(Stored entries)

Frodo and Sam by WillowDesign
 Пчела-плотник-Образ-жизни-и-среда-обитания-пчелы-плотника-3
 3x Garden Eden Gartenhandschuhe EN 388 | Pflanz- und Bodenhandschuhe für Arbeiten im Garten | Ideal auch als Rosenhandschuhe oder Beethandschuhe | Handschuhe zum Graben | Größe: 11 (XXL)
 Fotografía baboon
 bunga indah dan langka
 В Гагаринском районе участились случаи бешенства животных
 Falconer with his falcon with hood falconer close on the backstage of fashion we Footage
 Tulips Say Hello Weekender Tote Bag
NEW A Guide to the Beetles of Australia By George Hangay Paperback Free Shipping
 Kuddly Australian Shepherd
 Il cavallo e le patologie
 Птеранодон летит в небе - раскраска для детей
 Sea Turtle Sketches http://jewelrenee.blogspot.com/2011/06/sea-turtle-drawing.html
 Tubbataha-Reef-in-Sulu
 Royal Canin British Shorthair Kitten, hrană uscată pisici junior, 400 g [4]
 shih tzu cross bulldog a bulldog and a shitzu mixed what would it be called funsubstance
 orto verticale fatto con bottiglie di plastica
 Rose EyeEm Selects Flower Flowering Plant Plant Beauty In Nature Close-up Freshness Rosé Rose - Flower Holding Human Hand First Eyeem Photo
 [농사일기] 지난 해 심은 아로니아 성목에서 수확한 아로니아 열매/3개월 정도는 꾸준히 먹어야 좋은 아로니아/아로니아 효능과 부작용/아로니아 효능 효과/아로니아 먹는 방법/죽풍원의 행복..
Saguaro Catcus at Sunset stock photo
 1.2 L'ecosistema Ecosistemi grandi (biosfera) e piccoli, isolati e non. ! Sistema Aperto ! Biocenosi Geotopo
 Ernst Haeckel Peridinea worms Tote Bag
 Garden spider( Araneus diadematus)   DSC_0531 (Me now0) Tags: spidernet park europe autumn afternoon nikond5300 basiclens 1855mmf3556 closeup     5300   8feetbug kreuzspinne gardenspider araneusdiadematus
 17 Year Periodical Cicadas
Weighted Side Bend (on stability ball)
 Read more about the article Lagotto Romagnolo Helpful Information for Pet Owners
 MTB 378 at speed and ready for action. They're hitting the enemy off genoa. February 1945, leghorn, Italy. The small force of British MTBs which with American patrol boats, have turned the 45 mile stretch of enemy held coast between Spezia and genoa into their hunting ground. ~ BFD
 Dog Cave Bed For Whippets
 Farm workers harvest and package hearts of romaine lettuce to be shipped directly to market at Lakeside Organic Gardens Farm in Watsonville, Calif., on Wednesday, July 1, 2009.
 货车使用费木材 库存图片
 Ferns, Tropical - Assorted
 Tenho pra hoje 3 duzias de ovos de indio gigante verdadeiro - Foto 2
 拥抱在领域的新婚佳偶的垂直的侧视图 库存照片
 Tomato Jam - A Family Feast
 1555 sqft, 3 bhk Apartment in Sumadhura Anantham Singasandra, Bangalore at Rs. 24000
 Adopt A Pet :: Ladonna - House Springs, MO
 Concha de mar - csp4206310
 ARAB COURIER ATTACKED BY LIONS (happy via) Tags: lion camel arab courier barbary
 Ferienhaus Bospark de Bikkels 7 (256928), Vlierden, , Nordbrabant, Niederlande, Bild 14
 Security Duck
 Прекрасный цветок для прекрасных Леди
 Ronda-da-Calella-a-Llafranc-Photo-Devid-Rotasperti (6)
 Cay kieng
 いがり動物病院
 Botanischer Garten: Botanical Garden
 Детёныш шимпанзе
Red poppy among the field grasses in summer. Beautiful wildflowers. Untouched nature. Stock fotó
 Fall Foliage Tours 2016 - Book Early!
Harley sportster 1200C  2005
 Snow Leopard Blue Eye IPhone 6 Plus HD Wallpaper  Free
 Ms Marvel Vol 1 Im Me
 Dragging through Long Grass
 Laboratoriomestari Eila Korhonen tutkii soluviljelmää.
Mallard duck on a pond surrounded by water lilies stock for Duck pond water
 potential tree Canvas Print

* Problem:
Type the data out again, exactly.

* Answer space:
Frodo and Sam by WillowDesign
 Пчела-плотник-Образ-жизни-и-среда-обитания-пчелы-плотника-3
 3x Garden Eden Gartenhandschuhe EN 388 | Pflanz- und Bodenhandschuhe für Arbeiten im Garten | Ideal auch als Rosenhandschuhe oder Beethandschuhe | Handschuhe zum Graben | Größe: 11 (XXL)
 Fotografía baboon
 bunga indah dan langka
 В Гагаринском районе участились случаи бешенства животных
 Falconer with his falcon with hood falconer close on the backstage of fashion we Footage
 Tulips Say Hello Weekender Tote Bag
NEW A Guide to the Beetles of Australia By George Hangay Paperback Free Shipping
 Kuddly Australian Shepherd
 Il cavallo e le patologie
 Птеранодон летит в небе - раскраска для детей
 Sea Turtle Sketches http://jewelrenee.blogspot.com/2011/06/sea-turtle-drawing.html
 Tubbataha-Reef-in-Sulu
 Royal Canin British Shorthair Kitten, hrană uscată pisici junior, 400 g [4]
 shih tzu cross bulldog a bulldog and a shitzu mixed what would it be called funsubstance
 orto verticale fatto con bottiglie di plastica
 Rose EyeEm Selects Flower Flowering Plant Plant Beauty In Nature Close-up Freshness Rosé Rose - Flower Holding Human Hand First Eyeem Photo
 [농사일기] 지난 해 심은 아로니아 성목에서 수확한 아로니아 열매/3개월 정도는 꾸준히 먹어야 좋은 아로니아/아로니아 효능과 부작용/아로니아 효능 효과/아로니아 먹는 방법/죽풍원의 행복..
Saguaro Catcus at Sunset stock photo
 1.2 L'ecosistema Ecosistemi grandi (biosfera) e piccoli, isolati e non. ! Sistema Aperto ! Biocenosi Geotopo
 Ernst Haeckel Peridinea worms Tote Bag
 Garden spider( Araneus diadematus)   DSC_0531 (Me now0) Tags: spidernet park europe autumn afternoon nikond5300 basiclens 1855mmf3556 closeup     5300   8feetbug kreuzspinne gardenspider araneusdiadematus
 17 Year Periodical Cicadas
Weighted Side Bend (on stability ball)
 Read more about the article Lagotto Romagnolo Helpful Information for Pet Owners
 MTB 378 at speed and ready for action. They're hitting the enemy off genoa. February 1945, leghorn, Italy. The small force of British MTBs which with American patrol boats, have turned the 45 mile stretch of enemy held coast between Spezia and genoa into their hunting ground. ~ BFD
 Dog Cave Bed For Whippets
 Farm workers harvest and package hearts of romaine lettuce to be shipped directly to market at Lakeside Organic Gardens Farm in Watsonville, Calif., on Wednesday, July 1, 2009.
 货车使用费木材 库存图片
 Ferns, Tropical - Assorted
 Tenho pra hoje 3 duzias de ovos de indio gigante verdadeiro - Foto 2
 拥抱在领域的新婚佳偶的垂直的侧视图 库存照片
 Tomato Jam - A Family Feast
 1555 sqft, 3 bhk Apartment in Sumadhura Anantham Singasandra, Bangalore at Rs. 24000
 Adopt A Pet :: Ladonna - House Springs, MO
 Concha de mar - csp4206310
 ARAB COURIER ATTACKED BY LIONS (happy via) Tags: lion camel arab courier barbary
 Ferienhaus Bospark de Bikkels 7 (256928), Vlierden, , Nordbrabant, Niederlande, Bild 14
 Security Duck
 Прекрасный цветок для прекрасных Леди
 Ronda-da-Calella-a-Llafranc-Photo-Devid-Rotasperti (6)
 Cay kieng
 いがり動物病院
 Botanischer Garten: Botanical Garden
 Детёныш шимпанзе
Red poppy among the field grasses in summer. Beautiful wildflowers. Untouched nature. Stock fotó
 Fall Foliage Tours 2016 - Book Early!
Harley sportster 1200C  2005
 Snow Leopard Blue Eye IPhone 6 Plus HD Wallpaper  Free
 Ms Marvel Vol 1 Im Me
 Dragging through Long Grass
 Laboratoriomestari Eila Korhonen tutkii soluviljelmää.
Mallard duck on a pond surrounded by water lilies stock for Duck pond water
 potential tree Canvas Print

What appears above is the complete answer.